Rarities in other languages

Some other items

  • rarissimum 8: laminal (tongue-blade) trill.
    In Czech (Slavonic, Indo-European)
    Comment: this is the sound represented by ř in the name of the composer Dvořak.
  • rarissimum 143: only a single adjective – that is, one item of a word class distinct from other word classes (in particular nouns and verbs) and comparable to a word class of adjectives in other languages.
    In Toqabaqita (Austronesian, spoken in the Solomon Islands)
  • rarum (or infrequentale?) 131: a phoneme inventory with more vowels than consonants (10: 8).
    In Hawaiian, and probably other Polynesian languages (Austronesian)
  • nonesuch 132: a phoneme inventory with almost 40 times as many consonants as vowels.
    In Ubykh (Northwest Caucasian)
  • nonesuch 116: different definite article depending on whether an accompanying adjective denotes colour or another kind of property concept.
    In Belhare (Kiranti, Tibeto-Burman)
  • rarissimum 69: a quadral number with personal pronouns.
    In Sursurunga, Tangga (both Patpatar-Tolai, Austronesian) (?)
    Comment: Some languages distinguish singular from plural. A few distinguish singular from dual (2) from (other) plural. Fewer still distinguish singular from dual (2) from trial (3) from (other) plural. And this one adds a further distinction: quadral (4).
  • rarissimum (or infrequentale?) 133: ‘eight’ as regular base for a numeral system.
    In Pamean languages, especially Northern Pame (Otomanguean)

Universals

The same site also contains a Universals Archive. This is a Database complied at the University of Konstanz (Germany) as a result of a project to collect and document linguistic universals. The universals are ones that have been suggested in the relevant literature, particularly those of an implicational kind (“If a language has property [unit, category, rule, construction, pattern, …] X, then it will also have Y”).
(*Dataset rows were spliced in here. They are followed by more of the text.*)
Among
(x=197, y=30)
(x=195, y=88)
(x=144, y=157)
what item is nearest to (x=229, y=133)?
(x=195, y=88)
Here are a few of the (many) universals listed:

  • Universal 469: IF long consonants occur in non-intervocalic position, THEN they will occur in intervocalic position.
  • Universal 789: IF there are only two Primary Nasal Consonants, THEN the first one is apical (/n/), and the other is /m/, that is its most characteristic allophone is labial.
  • Universal 802: back consonant ⇒ front consonant. IF there are back consonants, THEN there will be front consonants.
  • Universal 58: IF the general rule is that the descriptive adjective follows the noun, THEN there may be a minority of adjectives which usually precede, but IF the general rule is that descriptive adjectives precede the noun, THEN there are no exceptions.
  • Universal 677: IF relative pronouns of interrogative form are used in ad-relative clauses, THEN interrogative pronouns are placed in initial position in questions.
  • Universal 1394: All languages have non-reduced adverbial constructions.
    If a language has reduced adverbials, these are always more restricted in their privileges of occurrence than non-reduced adverbials.

The universals archive also lists any known counter-examples to each proposed universal.